Description
Description
`nemoclaw onboard` reports "Installation complete" and prints a healthy-looking summary even when the resulting deployment cannot actually serve any inference. There is no end-of-flow smoke test that exercises the configured model and provider. As a result, broken inference configurations (wrong endpoint, wrong model id, wrong env var, missing key plumbing, etc.) silently survive onboard and only blow up later as HTTP 503 inside the OpenClaw TUI. A 1-shot inference probe at the end of onboard would catch this entire class of failures before the user ever sees them.
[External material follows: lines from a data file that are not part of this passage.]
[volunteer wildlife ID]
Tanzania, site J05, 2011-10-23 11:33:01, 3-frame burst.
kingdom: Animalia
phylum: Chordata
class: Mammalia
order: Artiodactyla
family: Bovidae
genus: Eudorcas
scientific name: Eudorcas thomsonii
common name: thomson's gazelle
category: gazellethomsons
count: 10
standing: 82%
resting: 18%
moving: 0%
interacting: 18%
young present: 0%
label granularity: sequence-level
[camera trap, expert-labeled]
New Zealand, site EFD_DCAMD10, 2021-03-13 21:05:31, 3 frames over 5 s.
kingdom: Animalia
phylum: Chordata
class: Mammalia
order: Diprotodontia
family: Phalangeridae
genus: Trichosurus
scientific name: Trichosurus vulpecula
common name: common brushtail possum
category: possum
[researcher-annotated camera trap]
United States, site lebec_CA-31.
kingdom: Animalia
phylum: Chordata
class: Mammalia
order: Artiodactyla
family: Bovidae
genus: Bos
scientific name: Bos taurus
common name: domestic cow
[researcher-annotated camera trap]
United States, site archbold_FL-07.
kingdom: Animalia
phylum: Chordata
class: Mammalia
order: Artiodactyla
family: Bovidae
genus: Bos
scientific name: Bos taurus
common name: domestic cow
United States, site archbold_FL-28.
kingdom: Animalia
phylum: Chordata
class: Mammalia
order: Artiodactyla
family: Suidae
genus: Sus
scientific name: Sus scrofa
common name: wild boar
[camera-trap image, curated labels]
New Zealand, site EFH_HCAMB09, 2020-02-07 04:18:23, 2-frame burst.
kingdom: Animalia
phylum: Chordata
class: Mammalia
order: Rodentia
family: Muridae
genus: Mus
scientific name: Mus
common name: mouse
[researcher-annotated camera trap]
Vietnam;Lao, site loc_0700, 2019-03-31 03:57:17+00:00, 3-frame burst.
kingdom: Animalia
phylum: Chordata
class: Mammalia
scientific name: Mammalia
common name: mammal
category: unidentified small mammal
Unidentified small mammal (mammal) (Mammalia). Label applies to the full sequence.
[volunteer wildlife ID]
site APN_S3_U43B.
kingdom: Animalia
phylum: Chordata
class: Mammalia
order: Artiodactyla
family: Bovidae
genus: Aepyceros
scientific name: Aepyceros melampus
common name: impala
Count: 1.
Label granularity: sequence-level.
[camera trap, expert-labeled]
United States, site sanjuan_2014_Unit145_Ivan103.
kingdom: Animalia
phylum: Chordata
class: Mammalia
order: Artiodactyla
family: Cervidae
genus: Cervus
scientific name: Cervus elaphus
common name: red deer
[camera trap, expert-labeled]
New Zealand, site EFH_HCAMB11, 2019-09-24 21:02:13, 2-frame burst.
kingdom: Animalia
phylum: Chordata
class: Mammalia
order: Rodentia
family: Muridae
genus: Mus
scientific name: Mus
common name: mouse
Concrete recent example: NVBug 6158321 ([Brev][Onboard] Model Router (Provider Routed) inference broken) — three independent config errors stacked on top of each other; onboard reported all 8 steps SUCCESS; user only learned about it when the very first TUI message returned 503. None of those bugs would have been able to ship to a user if onboard had verified inference.
Environment
Device: Brev (shadeform brev-pz811qnfg) — H100 PCIe x1
OS: Ubuntu 22.04.5 LTS
Architecture: x86_64
Node.js: v22.22.2
npm: 10.9.7
Docker: 29.1.3
OpenShell CLI: 0.0.36
NemoClaw: v0.0.37
OpenClaw: 2026.4.24 (cbcfdf6)
Steps to Reproduce
1. Run any onboard flow with an inference config that is structurally valid but functionally broken
(in our case: option 8 "Model Router (experimental)" with the current pool-config.yaml shipped
in the blueprint — see NVBug 6158321 for details).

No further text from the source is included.